:: TEXT TO READ
The last year has been one of material change for the organisation and we have made significant progress in delivering our transformational programmes, as well as a strong set of results this year. We are on-track to deliver our cost savings programme, the core business is performing well and our international ambitions are developing at pace. This all gives us confidence in our prospects for long-term growth.

 

 

 

 

Simon Litherland

 

Chief Executive Officer

 

 

Chief Financial Officer's Review

 

The following is based on Britvic's results for the 28 weeks ended 13 April 2014 (1)*

* Definitions can be found on page 2 of this document

 

 

Key performance indicators

 

The principal key performance indicators that management use to assess the performance of the group are as follows:

 

·      Volume growth - increase in number of litres sold by the group relative to prior period, excluding factored brands sold by Counterpoint in Ireland and no volume is recorded in respect of international concentrate sales.

 

·      Average Realised Price (ARP) - average revenue per litre sold, excluding factored brands.

 

·      Revenue growth - increase in sales achieved by the group relative to prior period.

 

·      Brand contribution margin - revenue less material costs and all other marginal costs that management considers to be directly attributable to the sale of a given product, divided by revenue. Such costs include brand specific advertising and promotion costs, raw materials, and marginal production and distribution costs. Management uses the brand contribution margin to analyse Britvic's financial performance, because it provides a measure of contribution at brand level.

 

·      EBITDA - is defined as earnings before interest, tax, depreciation, amortisation, profit or loss on disposal of tangible and intangible assets, and exceptional and other items.

 

·      EBITA - is defined as earnings before interest, tax, amortisation, and exceptional and other items.

 

·      Operating profit margin - the group focuses on EBITA (earnings before interest, tax and acquisition related amortisation before exceptional and other items) as the key operating profit measure. Margin is calculated by dividing EBITA by revenue. Each business unit's performance is reported down to the brand contribution level.

 

·      Underlying free cash flow - is defined as net cash flow excluding movements in borrowings, dividend payments, exceptional and other items.

 

·      Return on invested capital (ROIC) - is defined as operating profit after applying the tax rate for the period, stated before exceptional and other items, as a percentage of invested capital. Invested capital is defined as non-current assets plus current assets less current liabilities, excluding all balances relating to interest bearing liabilities and all other assets or liabilities associated with the financing and capital structure of the group and excluding any deferred tax balances and effective hedges relating to interest-bearing liabilities.

 

Overview

 

In the period the group sold over 1 billion litres of soft drinks, an increase of 3.9% on the previous year. With Average Realised Price (ARP) increasing by 0.8%, the group's revenue was up 4.7% compared to the first half of 2013, on a constant currency basis. The first half incorporates 28 weeks of fixed costs but represents less than half of our expected revenue for the year and is a working capital high point for the business ahead of the summer months.
::::
# PROBLEM SET:
a - Translate this sentence from the Britvic results report into Spanish: "This all gives us confidence in our prospects for long-term growth."
b - According to the Britvic results report, by what percentage did Average Realised Price increase in the period?
c - Write the next part of the Britvic results report, picking up after its last sentence.
:: LISTED RECORDS
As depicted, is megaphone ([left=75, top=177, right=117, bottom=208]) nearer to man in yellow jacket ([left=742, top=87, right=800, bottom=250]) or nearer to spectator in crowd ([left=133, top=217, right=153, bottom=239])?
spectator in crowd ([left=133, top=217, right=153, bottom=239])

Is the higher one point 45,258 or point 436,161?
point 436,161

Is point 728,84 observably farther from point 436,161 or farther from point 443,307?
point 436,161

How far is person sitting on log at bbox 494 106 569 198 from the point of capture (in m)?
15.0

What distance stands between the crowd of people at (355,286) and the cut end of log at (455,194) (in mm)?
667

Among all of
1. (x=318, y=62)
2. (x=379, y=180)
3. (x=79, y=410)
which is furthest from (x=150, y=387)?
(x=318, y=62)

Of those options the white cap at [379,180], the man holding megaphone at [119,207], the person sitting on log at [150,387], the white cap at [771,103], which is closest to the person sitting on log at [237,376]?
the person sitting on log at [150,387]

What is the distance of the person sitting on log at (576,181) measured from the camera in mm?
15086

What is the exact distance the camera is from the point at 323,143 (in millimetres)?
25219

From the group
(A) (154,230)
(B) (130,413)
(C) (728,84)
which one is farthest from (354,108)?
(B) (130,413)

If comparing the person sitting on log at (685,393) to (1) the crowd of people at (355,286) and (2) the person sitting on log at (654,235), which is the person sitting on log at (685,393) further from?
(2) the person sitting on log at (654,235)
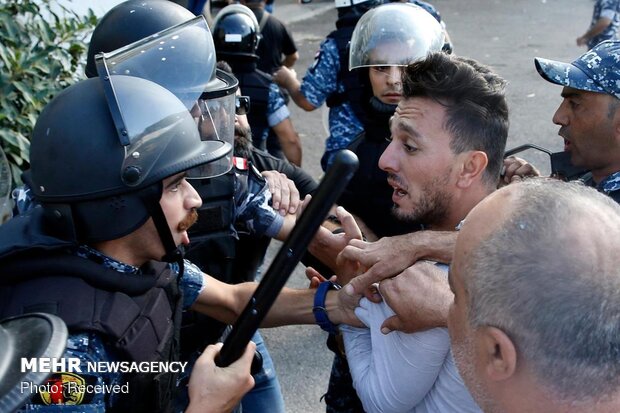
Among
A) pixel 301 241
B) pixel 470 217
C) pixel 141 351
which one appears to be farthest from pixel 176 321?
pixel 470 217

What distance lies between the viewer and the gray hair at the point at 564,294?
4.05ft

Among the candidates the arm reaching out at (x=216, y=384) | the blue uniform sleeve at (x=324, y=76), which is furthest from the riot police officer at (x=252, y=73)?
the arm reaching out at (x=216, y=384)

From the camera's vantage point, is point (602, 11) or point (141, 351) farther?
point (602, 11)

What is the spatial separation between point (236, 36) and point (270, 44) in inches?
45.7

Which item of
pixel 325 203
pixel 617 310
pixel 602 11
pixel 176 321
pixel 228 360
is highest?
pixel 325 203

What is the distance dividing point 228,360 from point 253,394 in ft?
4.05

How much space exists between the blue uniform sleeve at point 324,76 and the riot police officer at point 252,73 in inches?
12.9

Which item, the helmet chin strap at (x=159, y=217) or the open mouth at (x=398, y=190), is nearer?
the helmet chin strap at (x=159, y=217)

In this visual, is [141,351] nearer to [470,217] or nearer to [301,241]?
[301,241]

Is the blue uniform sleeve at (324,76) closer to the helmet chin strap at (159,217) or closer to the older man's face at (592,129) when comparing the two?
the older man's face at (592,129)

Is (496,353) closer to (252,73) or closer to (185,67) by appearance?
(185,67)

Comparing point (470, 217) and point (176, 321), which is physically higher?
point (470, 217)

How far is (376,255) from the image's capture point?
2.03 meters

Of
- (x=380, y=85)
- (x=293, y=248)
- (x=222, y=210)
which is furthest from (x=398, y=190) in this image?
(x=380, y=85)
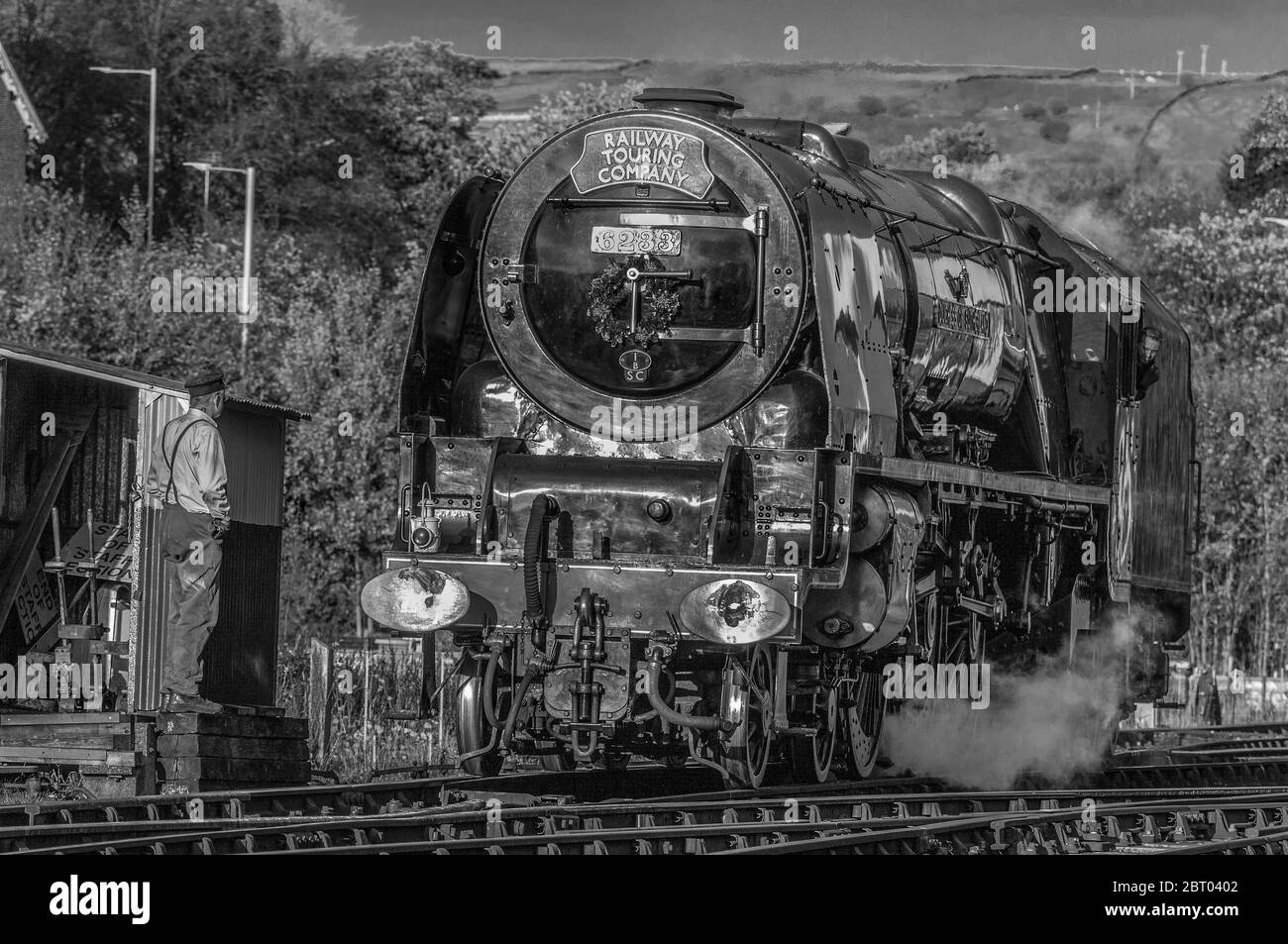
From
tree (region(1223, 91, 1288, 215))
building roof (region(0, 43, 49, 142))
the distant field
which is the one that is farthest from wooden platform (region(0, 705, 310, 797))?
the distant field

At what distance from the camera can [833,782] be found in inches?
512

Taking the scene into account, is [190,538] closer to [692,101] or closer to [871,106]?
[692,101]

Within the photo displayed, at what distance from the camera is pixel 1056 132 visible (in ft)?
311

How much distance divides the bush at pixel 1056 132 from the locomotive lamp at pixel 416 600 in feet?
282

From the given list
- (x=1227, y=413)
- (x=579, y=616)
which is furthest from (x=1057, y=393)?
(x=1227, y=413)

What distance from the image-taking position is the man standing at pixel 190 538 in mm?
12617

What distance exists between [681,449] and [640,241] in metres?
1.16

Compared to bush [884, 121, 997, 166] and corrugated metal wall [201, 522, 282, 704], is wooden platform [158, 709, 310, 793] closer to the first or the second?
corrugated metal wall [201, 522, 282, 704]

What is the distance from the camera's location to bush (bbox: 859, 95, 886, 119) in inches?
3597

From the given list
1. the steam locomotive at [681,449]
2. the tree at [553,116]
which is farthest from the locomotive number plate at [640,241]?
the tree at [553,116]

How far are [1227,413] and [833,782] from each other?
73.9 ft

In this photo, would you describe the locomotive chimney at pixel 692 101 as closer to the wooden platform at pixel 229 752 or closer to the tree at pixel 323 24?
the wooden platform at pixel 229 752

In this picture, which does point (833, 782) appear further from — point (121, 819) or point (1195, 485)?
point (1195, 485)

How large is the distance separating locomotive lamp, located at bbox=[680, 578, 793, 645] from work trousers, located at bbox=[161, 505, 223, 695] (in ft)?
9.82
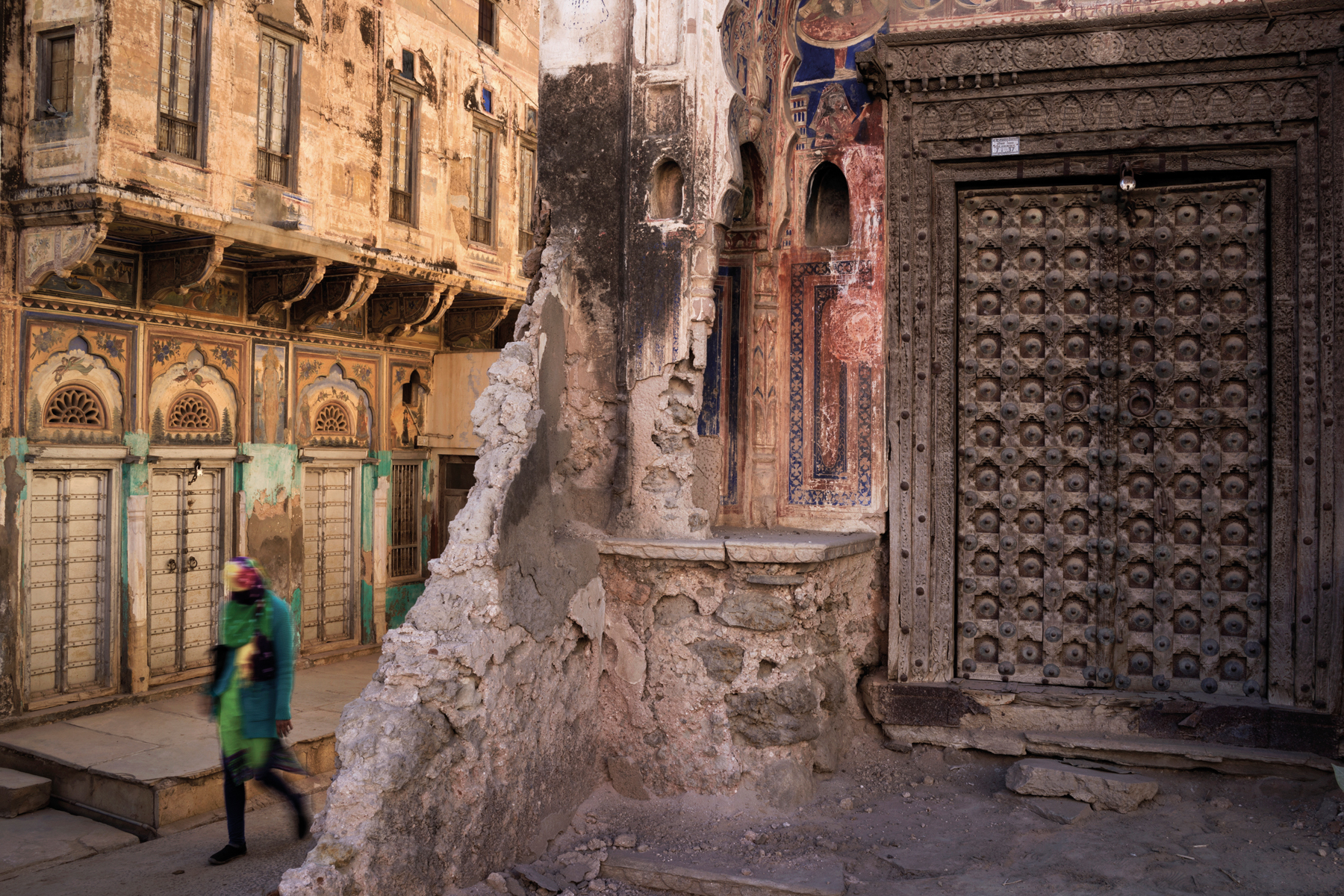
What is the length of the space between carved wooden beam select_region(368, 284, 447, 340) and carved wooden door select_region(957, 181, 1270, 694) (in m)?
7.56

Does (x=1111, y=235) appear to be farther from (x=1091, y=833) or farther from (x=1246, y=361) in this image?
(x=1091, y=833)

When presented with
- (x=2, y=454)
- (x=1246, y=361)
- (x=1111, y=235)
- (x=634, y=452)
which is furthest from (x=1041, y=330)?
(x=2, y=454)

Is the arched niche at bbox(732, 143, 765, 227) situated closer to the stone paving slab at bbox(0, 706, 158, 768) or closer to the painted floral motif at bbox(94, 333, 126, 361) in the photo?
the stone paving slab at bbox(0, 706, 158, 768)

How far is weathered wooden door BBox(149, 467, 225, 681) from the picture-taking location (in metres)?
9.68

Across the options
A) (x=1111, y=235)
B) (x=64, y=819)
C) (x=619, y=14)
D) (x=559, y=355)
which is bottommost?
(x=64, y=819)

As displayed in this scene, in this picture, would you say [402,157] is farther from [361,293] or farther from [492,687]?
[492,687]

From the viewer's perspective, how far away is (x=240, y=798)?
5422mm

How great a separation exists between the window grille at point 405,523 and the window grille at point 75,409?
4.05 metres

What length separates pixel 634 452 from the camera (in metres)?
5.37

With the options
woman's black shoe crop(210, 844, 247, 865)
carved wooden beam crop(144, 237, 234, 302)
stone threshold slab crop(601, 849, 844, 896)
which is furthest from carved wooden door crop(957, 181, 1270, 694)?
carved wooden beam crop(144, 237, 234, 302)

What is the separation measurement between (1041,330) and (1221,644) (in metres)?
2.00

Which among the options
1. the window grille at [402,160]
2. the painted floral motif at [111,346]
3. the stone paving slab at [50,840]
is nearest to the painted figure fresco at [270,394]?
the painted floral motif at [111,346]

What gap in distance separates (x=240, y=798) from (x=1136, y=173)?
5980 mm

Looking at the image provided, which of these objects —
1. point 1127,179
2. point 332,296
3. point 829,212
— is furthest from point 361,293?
::::
# ANSWER SET:
a - Todo esto nos da confianza en nuestras perspectivas de crecimiento a largo plazo.

b - 0.8%

c -
 

The focus has remained on building sustainable profit and margin improvement. This year EBITA is up 12.9%. EBITA margin has improved by 60bps this year and by 250bps over the last 2 years. Compared to last year there is approximately an £8m benefit as a result of costs related to the recall in 2012 not recurring. However, as part of the strategy to invest in the equity of our brands, A&P spend this year has increased by nearly £9m compared to last year, which is included within brand contribution.

 

 

GB stills

28 weeks ended 13 April 2014

£m

28 weeks ended  14 April 2013

£m

% change

actual exchange rate

Volume (millions litres)

189.6

192.9

(1.7)

ARP per litre

88.3p

84.9p

4.0

Revenue

167.4

163.7

2.3

Brand contribution

82.9

81.4

1.8

Brand contribution margin

49.5%

49.7%

(20)bps

 

As part of our commercial change programme we have continued to benefit from stronger revenue management disciplines this year. H1 revenue was up 2.3% thanks to growth in Q2 of 4.4%, with improved pricing and only a marginal decline of 0.3% in Q2 volume. Our focus continues to be one of driving sustainable value in our portfolio. Fruit Shoot continued to see volume and value growth, the overall volume decline has been driven by Robinsons and J20. In the latter part of the period we launched Robinsons SQUASH'D, a highly concentrated pack of 66ml that offers the same number of servings as a traditional 1 litre bottle, which has a positive impact on ARP and a more limited effect on volume. This year we have also seen a planned increase in A&P spend which has restricted the brand contribution growth and impacted margin.

 

GB carbonates

28 weeks ended 13 April 2014

£m

28 weeks ended  14 April 2013

£m

% change

actual exchange rate

Volume (millions litres)

616.7

580.9

6.2

ARP per litre

46.1p

45.9p

0.4

Revenue

284.6

266.6

6.8

Brand contribution

104.8

100.2

4.6

Brand contribution margin

36.8%

37.6%

(80)bps

 

The first half of the year saw both volume and ARP growth, leading to revenue growth of 6.8%. Q2 in particular was very strong, with revenue up nearly 11%, with growth in packs such as 2 litre in the take-home channel and dispense from new business wins in leisure retail. ARP in Q2 was down marginally compared to last year where we generated a 4.7% growth on 2012, as a result of our focus on protecting value and margin. This year each of our key brands has delivered revenue growth.

 

Compared to last year there has been a planned increase in A&P spend as we continue to invest behind our brand portfolio. Brand contribution was up 4.6% with margin down 80bps as a result of the increased A&P investment.

 

France

28 weeks ended

13 April 2014

£m

28 weeks ended

14 April 2013

£m

% change

actual exchange rate

% change

constant exchange rate

Volume (millions litres)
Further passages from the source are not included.